* WHAT TO DO *
In the forum text about averaging Excel grades, which keys are pressed to array-enter the formula?

* SOURCE TEXT *
I have taken a slightly different approach to the other suggestions and
would welcome all feedback on it.

The op's aim is to take a number of grades, average them and return a
grade not a number.

Firstly define a Name with a standard list of grades
eg, Grades
={"1a","1b","1c","2a","2b","2c","3a","3b","3c","4a ","4b","4c","5a","5b","5c"}

then the average grade from a range is
=INDEX(Grades,ROUND(AVERAGE(MATCH(A1:A10,Grades,0) ),0)) array entered -
control shift enter

change A1:A10 to reference a list of grades

what do you think?

Cheers RES



Well I don't know about anyone else but I think that it is very good and
well thought out. I've certainly learned some more.

I was checking up on this thread via Google at work and found a strange
thing happening that I have never encountered before. This is probably more
to do with Google than Excel but it
may be a problem for people reading on Web Based readers. When I copied your
grades, which looked fine in Google, and pasted into a worksheet I got:
Grades
={"1a","1b","1c","2a","2b","2c*-","3a","3b","3c","4a","4b","4c-*","5a","5b","5c"}

I don't know where the two minus signs came from but they disappeared again
when I copied from the spreadsheet and pasted into this post. In your
formula the MATCH function ended up as: MA-TCH on the worksheet.

On my 1st post in this thread the UPPER became UPP-ER when pasted into a
worksheet but in Harlans reply it showed up in the worksheet as UP-PER and
my reply pastes it as U-PPER.

In Harlan's formula the 2 in the MID function became -2 when posted.

* DATA EXCERPT *
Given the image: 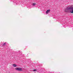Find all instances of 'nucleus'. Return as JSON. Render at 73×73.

* EXERCISE RESULT *
Control, Shift and Enter.